# Posterior derivation for dice throwing

## I. Likelihood function for dice and multinomial distribution

The number of outcomes is the main difference between the coin-throws and dice throwing. Therefore, we need to fix probabilities for each potential outcome:

\begin{align}
p[i]=p_i 
\end{align}

such that

\begin{align}
p_1+\cdots p_m=1\enspace.
\end{align}

It is easy to assign probability for the configuration where we first get $k_1$ ones, $k_2$ twos and so on

\begin{align}
\Pr[1,\ldots,1,2\ldots,2\ldots,m,\ldots,m]= p_1^{k_1}p_2^{k_2}\ldots p_m^{k_m}\enspace.
\end{align}

Note that any sequence of observation that has $k_1$ ones, $k_2$ twos and so on has the same probability. Therefore

\begin{align}
p[k_1,k_2,\ldots,k_m|p_1,p_2,\ldots,p_m]&= Number\_of_configuration(k_1,k_2,\ldots,k_m)\cdot p_1^{k_1}\cdot p_2^{k_2} \cdots p_m^{k_m}\\
&\propto  p_1^{k_1}\cdots p_m^{k_m}\enspace
\end{align}

where the exact number of configurations is not relevant as this is fixed by the observations and does not vary if we change unknown parameters $p_1,\ldots,p_m$.




## II. Maximum likelihood estimation

Let us again consider uniformative prior that does not prefer any paramter complect

\begin{align}
p[p_1,p_2,\ldots,p_m]\propto 1
\end{align}

Then the corresponding uninformed posterior is
\begin{align}
p[p_1,p_2,\ldots,p_m|k_1,k_2,\ldots,k_m]&\propto  p_1^{k_1}\cdots p_m^{k_m}\enspace.
\end{align}

To find the parameter assignment that maximises posterior we need to solve optimisation task

\begin{align}
F = p_1^{k_1}\cdots p_m^{k_m}\to \max
\end{align}

subject to 

\begin{align}
p_1+p_2+\cdots+p_m=1\enspace.
\end{align}

Again we can solve the simpler task 

\begin{align}
\log F = k_1\log(p_1)+ \cdots+k_m\log(1-p_1-\cdots p_{m-1})\to \max
\end{align}

subject to 

\begin{align}
p_1+p_2+\cdots+p_m=1\enspace.
\end{align}

instead. Taking partial derivatives and equating them with zero leads to equations

\begin{align}
\frac{\partial \log F}{\partial p_i} = \frac{k_i}{p_i} -  \frac{k_m}{1-p_1-\cdots p_{m-1}}
=\frac{k_i(1-p_1-\cdots- p_{m-1})- k_mp_i}{p_i(1-p_1-\cdots p_{m-1})}=0
\end{align}

This is a system of linear equations

\begin{align}
k_i = k_i(p_1+\cdots+ p_{m-1})+ k_mp_i,\qquad i=1,\ldots, m-1
\end{align}

which has a solution

\begin{align}
p_i=\frac{k_i}{k_1+\cdots+k_m}
\end{align}

that coincides with the classical probility formula.
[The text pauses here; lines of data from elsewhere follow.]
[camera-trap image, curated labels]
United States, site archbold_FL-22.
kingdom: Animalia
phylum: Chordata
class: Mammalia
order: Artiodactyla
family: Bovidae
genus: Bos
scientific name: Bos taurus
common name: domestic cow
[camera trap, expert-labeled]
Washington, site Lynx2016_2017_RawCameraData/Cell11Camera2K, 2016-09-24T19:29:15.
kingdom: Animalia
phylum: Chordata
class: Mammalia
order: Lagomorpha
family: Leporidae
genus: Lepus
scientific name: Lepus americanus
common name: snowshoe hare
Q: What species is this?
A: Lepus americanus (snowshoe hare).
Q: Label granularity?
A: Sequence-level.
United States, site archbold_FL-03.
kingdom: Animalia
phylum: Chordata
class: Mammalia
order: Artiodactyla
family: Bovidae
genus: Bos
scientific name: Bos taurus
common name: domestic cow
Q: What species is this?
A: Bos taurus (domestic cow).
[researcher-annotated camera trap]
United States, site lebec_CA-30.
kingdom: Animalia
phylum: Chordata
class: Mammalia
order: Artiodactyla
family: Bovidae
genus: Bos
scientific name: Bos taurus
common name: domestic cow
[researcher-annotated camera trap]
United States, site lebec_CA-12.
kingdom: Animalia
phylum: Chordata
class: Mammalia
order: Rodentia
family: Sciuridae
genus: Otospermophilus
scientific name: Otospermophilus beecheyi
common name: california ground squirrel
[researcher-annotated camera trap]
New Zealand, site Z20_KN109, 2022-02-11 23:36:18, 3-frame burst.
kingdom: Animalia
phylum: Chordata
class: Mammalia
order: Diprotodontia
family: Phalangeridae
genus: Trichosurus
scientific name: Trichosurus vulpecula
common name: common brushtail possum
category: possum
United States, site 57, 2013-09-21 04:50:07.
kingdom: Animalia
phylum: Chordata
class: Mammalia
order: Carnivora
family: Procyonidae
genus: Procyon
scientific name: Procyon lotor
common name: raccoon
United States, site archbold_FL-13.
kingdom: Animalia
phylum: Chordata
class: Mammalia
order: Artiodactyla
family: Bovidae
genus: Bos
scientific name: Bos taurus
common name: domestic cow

The same formula can be derived through an unconstrained optimisation task combining log-likehood trick with the trick of Lagrange multipliers

\begin{align}
F^{*}(p_1,\ldots,p_m,\lambda)= log F(p_1,\ldots, p_m)+\lambda (p_1+\cdots+ p_m-1)\to \max\enspace.
\end{align}

## III. Reduction to coinflipping

We can always turn the dice into a coin by declaring $\text{Heads}=[\text{Dice}=i]$. By construction

\begin{align}
\Pr[\text{Heads}]=p_i
\end{align}

After that we can reuse all the derivations for the coin-flipping and get formulae for informed and uniformed posteriors. In particular, we get that maximum aposteriori estimate for uninformed person is  

\begin{align}
p_i=\frac{k_i}{k_1+\cdots+ k_m}\enspace.
\end{align}

However, it turns out that the result is incorrect as uninformed prior to coin-flipping is uniform while the same marginal prior for dice is different. In partticular, there is only one option to define $p_i=1$ while there are meny ways to define $p_i=1$: we just have to satisfy $p_1+\cdots+p_{i-1}+p_{i+1}+\cdots + p_m=1$. As a result, uniformed marginal prior for $p_i$ is not constant:

\begin{align}
p[p_i=0]&>0\\
p[p_i=1]&=0
\end{align}
and or derivation through coinflipping is incorrect. To be precise, the posterior is a valid paosterior but it does not correspond to conclusions of uniformed person rather to a person that prefers solution $p_i=1, p_j=0$ to other parameter combinations.